SET TASKS =
(a) According to the ozone passage, which journal published the new study?
(b) Proceed with the ozone passage, picking up right after its last sentence.

DOCUMENT =
The ozone layer refers to the thin sandwich of triple-atom oxygen molecules in the stratosphere, between 10 and 50 kilometers (six and 30 miles) in altitude, which filter harmful UVB light from the Sun.

Awareness of the layer’s importance emerged in the 1970s, when scientists discovered it was being depleted by chlorofluorocarbon (CFC) chemicals used in aerosols and refrigeration.

An international treaty, the Montreal Protocol, set down measures to phase out these chemicals, and the ozone “hole” over Antarctica caused by CFCs is expected to recover by the latter half of the century.

The new study, published in the journal Nature Geoscience, points to an unforeseen peril — not from depletion but from the way the ozone layer is distributed by high-altitude winds.

Hegglin and co-author Theodore Shepherd put together a computer model simulating the consequences of warmer surface temperatures on an atmospheric pump called the Brewer-Dobson circulation, which drives ozone around the world.

Under it, air is moved upwards from the tropics — where most ozone is produced — and then shifts polewards before descending to the lower part of the stratosphere.

There it lingers for a long time before eventually entering the troposphere, the lower part of the atmosphere that includes ground level.

The computer model suggests that between 1965 and 2095, changes in convention mean the flow of ozone from the stratosphere to the troposphere will rise by 23 percent.

The figure is derived from a modest increase in carbon emissions in a scenario also used by the UN’s Intergovernmental Panel on Climate Change (IPCC) computer models. It also incorporates the trend towards ozone recovery after CFCs are withdrawn.

RECORDED INFORMATION =
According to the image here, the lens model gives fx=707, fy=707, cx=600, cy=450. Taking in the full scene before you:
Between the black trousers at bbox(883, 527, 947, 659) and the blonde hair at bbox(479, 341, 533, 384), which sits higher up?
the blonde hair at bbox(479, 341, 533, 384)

ANSWERS TO THE TASKS =
(a) Nature Geoscience

(b)
The shifting layer leads to big changes in UV exposure for those living at Earth’s extremities.

Above 60 degrees latitude north, a line roughly giving the location of Stockholm, Helsinki, Saint Petersburg and Anchorage, Alaska, clear-sky levels of UV will fall by 9.1 percent by 2095 compared with 1965 levels.

In the northern mid-latitudes, there will be a fall of 3.6 percent.

In the tropics, UV exposure will rise by 3.8 percent. The southern mid-latitudes will be unchanged.

Below 60 degrees latitude south — essentially Antarctica — there will be a UV increase of an average 3.2 percent, although this figure masks huge swings.

In the southern hemisphere’s late spring and early summer, UV levels in Antarctica could rise by up to 20 percent, equivalent to nearly half of the ozone hole caused by CFCs.

Another concern is that a rise in ozone levels in the troposphere could have an effect on air quality and stoke the warming cycle.

Ozone in the troposphere becomes both a greenhouse gas and a potential health problem. At ground level, ozone formed by the reaction between sunlight and road pollution is a notorious irritant for people with respiratory problems.